DIRECTIONS: Which of the lines below contain the string "muzzle"? Pick out and copy each one, counting a match only when the case is the same.

RECORDS SUPPLIED:
>>

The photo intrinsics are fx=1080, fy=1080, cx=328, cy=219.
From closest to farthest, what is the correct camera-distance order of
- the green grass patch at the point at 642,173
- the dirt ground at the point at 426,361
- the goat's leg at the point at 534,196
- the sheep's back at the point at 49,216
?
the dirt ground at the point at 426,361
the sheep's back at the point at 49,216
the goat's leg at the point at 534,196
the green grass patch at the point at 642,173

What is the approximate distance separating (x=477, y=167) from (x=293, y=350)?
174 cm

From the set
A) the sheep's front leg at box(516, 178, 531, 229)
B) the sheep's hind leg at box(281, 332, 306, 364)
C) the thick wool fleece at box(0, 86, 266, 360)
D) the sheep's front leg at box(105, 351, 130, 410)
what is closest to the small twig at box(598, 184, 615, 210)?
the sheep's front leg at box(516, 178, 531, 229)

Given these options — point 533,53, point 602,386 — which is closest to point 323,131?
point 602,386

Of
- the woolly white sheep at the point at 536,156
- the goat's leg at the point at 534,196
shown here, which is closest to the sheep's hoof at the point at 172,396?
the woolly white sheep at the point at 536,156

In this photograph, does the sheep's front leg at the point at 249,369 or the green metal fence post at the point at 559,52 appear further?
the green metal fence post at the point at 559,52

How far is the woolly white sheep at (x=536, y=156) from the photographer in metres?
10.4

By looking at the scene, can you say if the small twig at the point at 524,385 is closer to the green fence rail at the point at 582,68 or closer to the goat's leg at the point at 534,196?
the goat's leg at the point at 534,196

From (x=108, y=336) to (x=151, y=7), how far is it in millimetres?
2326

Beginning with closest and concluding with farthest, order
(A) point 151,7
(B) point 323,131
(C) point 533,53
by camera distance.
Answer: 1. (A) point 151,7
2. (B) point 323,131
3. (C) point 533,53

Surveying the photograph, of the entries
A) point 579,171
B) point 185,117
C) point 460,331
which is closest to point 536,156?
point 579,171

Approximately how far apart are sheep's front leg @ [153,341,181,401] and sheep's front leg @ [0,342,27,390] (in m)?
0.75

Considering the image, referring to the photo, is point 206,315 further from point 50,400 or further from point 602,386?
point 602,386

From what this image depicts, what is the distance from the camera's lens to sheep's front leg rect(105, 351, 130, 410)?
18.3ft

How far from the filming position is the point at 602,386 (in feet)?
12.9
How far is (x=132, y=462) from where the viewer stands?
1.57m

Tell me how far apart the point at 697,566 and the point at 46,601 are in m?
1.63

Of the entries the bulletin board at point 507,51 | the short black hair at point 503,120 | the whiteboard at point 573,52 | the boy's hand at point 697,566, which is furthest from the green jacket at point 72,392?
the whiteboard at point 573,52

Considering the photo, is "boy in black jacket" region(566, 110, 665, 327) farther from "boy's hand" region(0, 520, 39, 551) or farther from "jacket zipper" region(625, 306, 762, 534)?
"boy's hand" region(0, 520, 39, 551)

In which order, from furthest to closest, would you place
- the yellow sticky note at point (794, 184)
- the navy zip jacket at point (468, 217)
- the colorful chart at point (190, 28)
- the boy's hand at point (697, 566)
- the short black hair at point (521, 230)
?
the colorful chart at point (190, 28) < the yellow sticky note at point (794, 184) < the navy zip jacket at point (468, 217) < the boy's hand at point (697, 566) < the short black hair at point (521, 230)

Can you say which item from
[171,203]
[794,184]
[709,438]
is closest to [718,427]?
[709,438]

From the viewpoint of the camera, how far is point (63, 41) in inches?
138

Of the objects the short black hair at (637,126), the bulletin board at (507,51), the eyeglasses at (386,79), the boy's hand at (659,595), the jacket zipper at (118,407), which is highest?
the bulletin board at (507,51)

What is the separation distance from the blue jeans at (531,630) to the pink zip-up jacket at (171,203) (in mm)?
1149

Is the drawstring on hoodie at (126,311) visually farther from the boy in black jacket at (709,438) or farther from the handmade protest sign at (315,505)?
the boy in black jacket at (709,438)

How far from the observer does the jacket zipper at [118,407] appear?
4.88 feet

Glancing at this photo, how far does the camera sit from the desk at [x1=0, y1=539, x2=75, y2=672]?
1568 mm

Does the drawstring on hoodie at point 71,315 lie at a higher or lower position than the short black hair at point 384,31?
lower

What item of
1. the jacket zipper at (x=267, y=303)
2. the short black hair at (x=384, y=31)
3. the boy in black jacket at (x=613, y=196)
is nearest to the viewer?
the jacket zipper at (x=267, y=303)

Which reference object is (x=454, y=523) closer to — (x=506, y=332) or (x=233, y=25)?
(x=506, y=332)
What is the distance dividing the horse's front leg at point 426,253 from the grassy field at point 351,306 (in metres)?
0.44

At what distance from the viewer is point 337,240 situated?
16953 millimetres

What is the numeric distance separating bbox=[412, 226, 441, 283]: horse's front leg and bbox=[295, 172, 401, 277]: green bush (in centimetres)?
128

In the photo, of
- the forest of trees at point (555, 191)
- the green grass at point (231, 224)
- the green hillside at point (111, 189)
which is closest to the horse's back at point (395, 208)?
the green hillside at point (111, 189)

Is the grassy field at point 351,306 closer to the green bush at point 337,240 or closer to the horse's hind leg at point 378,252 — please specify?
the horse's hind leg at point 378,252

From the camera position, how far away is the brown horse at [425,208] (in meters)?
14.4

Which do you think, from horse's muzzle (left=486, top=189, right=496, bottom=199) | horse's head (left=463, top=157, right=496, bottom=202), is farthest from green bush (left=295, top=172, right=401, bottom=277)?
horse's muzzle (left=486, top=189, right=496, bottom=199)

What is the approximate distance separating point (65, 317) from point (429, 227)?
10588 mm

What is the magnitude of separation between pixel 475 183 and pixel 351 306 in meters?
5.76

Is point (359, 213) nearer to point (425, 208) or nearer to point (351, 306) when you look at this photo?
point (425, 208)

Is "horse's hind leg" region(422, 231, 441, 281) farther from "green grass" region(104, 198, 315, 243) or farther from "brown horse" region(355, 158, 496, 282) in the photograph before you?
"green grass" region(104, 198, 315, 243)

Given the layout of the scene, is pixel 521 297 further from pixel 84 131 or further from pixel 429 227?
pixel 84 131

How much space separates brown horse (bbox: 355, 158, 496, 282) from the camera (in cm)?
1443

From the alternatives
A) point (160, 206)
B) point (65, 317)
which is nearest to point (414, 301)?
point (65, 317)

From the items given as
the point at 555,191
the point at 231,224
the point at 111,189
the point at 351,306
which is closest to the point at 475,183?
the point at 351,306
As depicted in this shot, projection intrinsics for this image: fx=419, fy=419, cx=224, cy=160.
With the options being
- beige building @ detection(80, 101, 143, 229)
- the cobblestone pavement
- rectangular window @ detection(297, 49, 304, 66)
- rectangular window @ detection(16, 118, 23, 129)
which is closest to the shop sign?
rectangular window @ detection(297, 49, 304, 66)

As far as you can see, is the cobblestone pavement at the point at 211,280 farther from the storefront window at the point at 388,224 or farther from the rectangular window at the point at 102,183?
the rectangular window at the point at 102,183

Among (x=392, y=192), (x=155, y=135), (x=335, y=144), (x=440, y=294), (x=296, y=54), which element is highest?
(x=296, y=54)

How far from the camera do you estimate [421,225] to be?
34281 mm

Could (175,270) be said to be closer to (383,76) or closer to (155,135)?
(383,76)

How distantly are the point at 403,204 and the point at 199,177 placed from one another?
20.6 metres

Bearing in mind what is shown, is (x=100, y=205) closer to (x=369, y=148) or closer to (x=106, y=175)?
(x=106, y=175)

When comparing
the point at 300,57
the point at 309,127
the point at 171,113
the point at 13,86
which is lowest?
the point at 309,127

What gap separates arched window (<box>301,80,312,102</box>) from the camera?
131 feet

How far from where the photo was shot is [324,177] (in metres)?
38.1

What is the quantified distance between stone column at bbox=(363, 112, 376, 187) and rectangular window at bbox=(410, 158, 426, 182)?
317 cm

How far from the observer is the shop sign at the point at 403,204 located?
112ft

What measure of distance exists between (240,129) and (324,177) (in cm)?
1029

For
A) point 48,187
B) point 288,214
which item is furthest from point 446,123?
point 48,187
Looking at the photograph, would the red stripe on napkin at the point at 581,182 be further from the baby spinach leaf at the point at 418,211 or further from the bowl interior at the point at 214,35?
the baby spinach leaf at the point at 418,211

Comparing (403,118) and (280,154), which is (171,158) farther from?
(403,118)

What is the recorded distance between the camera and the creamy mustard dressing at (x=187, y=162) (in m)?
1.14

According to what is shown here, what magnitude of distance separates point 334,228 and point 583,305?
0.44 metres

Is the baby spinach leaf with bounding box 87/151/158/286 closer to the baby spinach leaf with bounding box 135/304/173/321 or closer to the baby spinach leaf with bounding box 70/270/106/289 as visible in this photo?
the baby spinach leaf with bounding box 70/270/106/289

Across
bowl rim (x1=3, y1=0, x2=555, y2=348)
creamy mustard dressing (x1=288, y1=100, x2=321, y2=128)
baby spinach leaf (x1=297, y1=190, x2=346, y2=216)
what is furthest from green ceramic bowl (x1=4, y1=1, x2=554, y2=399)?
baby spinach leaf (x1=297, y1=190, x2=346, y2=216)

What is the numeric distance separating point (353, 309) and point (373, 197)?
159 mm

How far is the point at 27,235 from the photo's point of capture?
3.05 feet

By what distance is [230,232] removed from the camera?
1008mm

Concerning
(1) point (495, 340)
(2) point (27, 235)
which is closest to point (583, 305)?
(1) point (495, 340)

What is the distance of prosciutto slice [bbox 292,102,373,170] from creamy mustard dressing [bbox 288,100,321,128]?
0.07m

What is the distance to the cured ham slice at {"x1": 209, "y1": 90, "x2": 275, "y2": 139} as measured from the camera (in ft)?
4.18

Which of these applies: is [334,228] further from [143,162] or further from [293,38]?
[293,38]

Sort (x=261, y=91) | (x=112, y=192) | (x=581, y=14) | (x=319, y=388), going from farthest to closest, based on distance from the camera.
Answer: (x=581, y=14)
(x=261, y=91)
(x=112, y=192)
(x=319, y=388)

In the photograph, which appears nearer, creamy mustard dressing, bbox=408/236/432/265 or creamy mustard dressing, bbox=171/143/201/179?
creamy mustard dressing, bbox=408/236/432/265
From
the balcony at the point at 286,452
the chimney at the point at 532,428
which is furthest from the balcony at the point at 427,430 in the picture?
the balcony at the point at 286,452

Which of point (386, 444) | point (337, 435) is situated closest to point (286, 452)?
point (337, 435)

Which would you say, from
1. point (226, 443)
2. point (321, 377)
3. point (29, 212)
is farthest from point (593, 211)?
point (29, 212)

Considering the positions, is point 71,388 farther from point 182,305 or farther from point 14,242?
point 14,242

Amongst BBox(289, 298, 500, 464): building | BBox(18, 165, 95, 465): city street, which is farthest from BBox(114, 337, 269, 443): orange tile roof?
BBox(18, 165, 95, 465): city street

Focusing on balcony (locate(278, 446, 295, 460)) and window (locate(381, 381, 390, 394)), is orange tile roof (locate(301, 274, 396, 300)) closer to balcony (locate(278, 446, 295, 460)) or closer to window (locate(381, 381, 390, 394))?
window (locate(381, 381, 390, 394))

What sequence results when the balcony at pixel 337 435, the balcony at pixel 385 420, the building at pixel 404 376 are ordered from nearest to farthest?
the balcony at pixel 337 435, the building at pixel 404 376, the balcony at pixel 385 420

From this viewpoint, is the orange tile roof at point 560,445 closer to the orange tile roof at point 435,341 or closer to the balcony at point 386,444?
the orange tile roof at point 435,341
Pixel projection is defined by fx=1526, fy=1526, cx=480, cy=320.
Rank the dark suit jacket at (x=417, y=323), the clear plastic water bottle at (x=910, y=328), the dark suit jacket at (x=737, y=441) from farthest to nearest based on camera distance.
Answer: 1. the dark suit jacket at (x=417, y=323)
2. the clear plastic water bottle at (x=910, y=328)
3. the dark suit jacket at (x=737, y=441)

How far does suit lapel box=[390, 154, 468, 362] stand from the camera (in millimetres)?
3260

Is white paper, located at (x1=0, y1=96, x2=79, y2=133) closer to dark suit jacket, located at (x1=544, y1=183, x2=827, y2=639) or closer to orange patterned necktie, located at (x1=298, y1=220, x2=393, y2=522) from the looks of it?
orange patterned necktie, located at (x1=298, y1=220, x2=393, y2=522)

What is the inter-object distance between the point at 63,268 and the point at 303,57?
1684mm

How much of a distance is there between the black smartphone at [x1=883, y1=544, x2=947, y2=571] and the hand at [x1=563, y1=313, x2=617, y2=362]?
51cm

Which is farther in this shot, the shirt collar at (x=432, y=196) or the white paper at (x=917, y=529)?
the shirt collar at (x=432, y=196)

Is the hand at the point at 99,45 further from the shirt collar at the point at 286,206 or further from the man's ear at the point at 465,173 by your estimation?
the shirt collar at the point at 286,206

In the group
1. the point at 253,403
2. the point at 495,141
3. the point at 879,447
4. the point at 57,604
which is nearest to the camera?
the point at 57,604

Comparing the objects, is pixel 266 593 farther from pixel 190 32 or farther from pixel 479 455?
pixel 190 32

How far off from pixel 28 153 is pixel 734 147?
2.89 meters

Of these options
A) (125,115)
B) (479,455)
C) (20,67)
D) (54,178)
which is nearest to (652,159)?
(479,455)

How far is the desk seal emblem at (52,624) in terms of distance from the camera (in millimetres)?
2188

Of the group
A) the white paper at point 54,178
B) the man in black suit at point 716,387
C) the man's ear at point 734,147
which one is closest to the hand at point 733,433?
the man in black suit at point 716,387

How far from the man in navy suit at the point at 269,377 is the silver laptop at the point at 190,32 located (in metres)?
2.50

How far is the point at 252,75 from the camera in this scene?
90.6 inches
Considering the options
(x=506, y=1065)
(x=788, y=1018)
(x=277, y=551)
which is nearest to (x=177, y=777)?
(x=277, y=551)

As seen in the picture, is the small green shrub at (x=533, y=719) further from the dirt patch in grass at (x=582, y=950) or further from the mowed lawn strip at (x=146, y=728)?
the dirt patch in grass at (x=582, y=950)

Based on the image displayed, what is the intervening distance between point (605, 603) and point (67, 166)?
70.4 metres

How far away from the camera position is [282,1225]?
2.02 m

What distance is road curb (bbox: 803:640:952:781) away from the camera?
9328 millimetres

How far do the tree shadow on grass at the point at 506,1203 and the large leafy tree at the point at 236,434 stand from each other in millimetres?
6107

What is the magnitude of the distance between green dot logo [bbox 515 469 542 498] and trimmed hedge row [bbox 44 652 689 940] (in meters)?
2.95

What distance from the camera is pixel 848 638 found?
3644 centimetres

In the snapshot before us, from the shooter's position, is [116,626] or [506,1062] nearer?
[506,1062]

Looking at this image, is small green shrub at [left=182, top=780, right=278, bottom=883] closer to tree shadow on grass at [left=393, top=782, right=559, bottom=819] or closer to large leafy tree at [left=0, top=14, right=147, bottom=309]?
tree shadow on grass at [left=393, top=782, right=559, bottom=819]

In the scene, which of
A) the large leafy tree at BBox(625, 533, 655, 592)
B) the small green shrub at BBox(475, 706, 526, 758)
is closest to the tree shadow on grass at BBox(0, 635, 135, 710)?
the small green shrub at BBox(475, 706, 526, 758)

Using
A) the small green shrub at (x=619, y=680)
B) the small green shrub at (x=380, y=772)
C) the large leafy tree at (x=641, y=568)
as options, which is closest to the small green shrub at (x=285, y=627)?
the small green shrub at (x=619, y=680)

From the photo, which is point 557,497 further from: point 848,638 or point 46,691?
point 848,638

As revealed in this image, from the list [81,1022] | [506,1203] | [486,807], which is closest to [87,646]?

<<

SOLUTION TO THIS EXERCISE:
Which do you think, from horse's muzzle (left=486, top=189, right=496, bottom=199) | horse's head (left=463, top=157, right=496, bottom=202), is farthest from green bush (left=295, top=172, right=401, bottom=277)?
horse's muzzle (left=486, top=189, right=496, bottom=199)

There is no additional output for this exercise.